English | 简体中文
🚀TensorRT-YOLO is a user-friendly and extremely efficient inference deployment tool for the YOLO series, specifically designed for NVIDIA devices. This project not only integrates TensorRT plugins to enhance post-processing effects but also utilizes CUDA kernels and CUDA graphs to accelerate inference. TensorRT-YOLO provides support for both C++ and Python inference, aiming to offer a plug-and-play deployment experience.
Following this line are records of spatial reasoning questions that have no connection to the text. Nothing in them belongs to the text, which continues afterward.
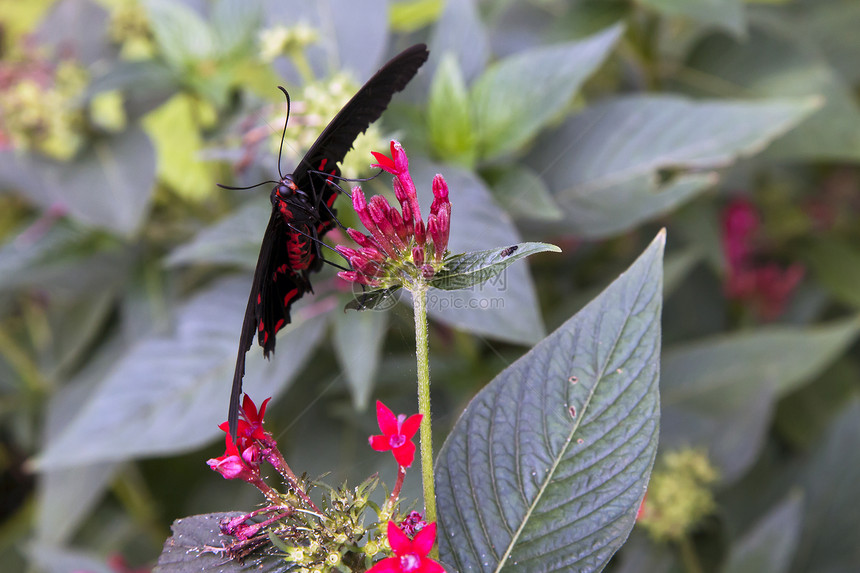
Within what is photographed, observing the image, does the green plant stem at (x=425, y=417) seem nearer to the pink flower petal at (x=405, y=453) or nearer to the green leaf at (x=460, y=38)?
the pink flower petal at (x=405, y=453)

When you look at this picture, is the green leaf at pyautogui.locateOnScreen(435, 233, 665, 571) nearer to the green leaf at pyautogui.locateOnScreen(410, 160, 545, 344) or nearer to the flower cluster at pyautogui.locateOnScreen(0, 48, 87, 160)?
the green leaf at pyautogui.locateOnScreen(410, 160, 545, 344)

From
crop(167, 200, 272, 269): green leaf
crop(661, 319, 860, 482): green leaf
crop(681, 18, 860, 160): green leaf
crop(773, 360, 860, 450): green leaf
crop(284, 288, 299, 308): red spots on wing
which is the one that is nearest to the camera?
crop(284, 288, 299, 308): red spots on wing

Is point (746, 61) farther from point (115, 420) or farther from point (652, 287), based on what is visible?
point (115, 420)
It includes task scenarios such as object detection, instance segmentation, image classification, pose recognition, oriented bounding box detection, and video analysis, meeting developers' multi-scenario deployment needs.
- Diverse YOLO Support: Fully compatible with YOLOv3 to YOLOv11, as well as PP-YOLOE and PP-YOLOE+, meeting the needs of different versions.
- Multi-scenario Applications: Provides example code for diverse scenarios such as Detect, Segment, Classify, Pose, and OBB.
- Model Optimization and Inference Acceleration:
- ONNX Support: Supports static and dynamic export of ONNX models, including TensorRT custom plugin support, simplifying the model deployment process.
- TensorRT Integration: Integrated TensorRT plugins, including custom plugins, accelerate post-processing for Detect, Segment, Pose, OBB, and other scenarios, enhancing inference efficiency.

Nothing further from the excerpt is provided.